[Begin AVAILABLE DATA]
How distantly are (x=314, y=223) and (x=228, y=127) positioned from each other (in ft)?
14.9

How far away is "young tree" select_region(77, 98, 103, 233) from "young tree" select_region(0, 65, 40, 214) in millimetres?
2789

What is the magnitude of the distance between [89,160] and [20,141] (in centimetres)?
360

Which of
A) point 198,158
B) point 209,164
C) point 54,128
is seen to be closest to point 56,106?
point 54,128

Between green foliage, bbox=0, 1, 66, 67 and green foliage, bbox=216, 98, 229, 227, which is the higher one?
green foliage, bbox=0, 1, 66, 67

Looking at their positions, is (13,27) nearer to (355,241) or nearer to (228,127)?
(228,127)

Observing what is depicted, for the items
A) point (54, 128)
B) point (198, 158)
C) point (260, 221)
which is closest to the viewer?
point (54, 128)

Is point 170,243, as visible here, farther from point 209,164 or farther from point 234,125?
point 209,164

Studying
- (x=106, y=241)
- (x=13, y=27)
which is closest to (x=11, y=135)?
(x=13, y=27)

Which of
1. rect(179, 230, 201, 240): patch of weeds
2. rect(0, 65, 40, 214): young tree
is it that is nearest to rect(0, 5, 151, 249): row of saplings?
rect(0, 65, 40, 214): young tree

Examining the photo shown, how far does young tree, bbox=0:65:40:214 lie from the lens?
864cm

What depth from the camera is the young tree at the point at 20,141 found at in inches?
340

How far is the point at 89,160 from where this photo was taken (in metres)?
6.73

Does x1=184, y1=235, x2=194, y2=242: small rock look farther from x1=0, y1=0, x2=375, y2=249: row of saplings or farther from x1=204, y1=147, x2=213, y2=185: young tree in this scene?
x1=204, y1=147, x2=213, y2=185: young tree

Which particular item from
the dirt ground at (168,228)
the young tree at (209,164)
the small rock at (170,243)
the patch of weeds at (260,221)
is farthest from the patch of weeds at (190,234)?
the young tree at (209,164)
[End AVAILABLE DATA]
[Begin AVAILABLE DATA]
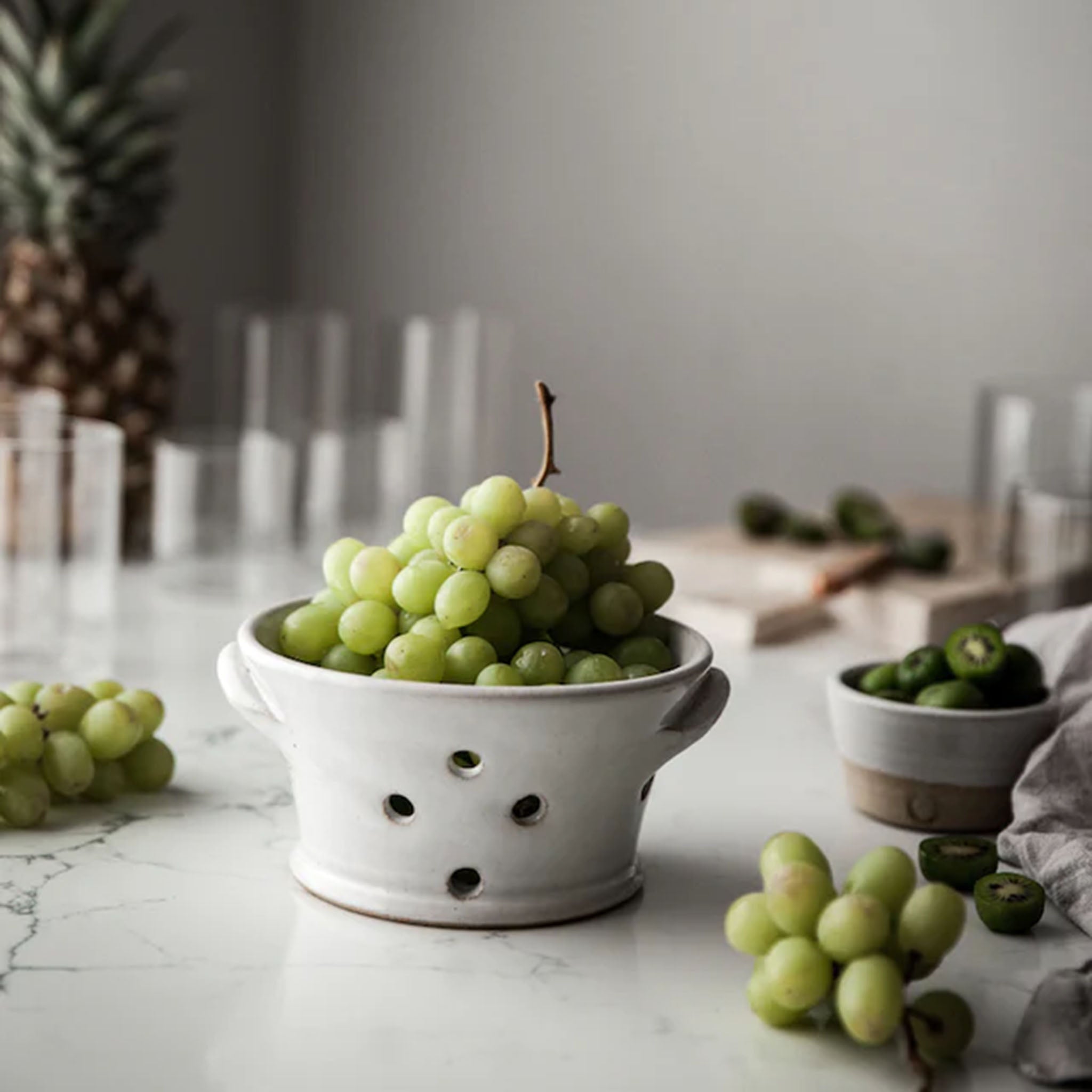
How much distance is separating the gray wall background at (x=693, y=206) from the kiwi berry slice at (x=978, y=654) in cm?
[End AVAILABLE DATA]
EXERCISE —
Identify every line of the material above that contains the word "patch", and copy each such line in full.

WORKED SOLUTION —
1. rect(179, 230, 201, 240): patch of weeds
the patch of weeds at (260,221)
is farthest from the patch of weeds at (190,234)?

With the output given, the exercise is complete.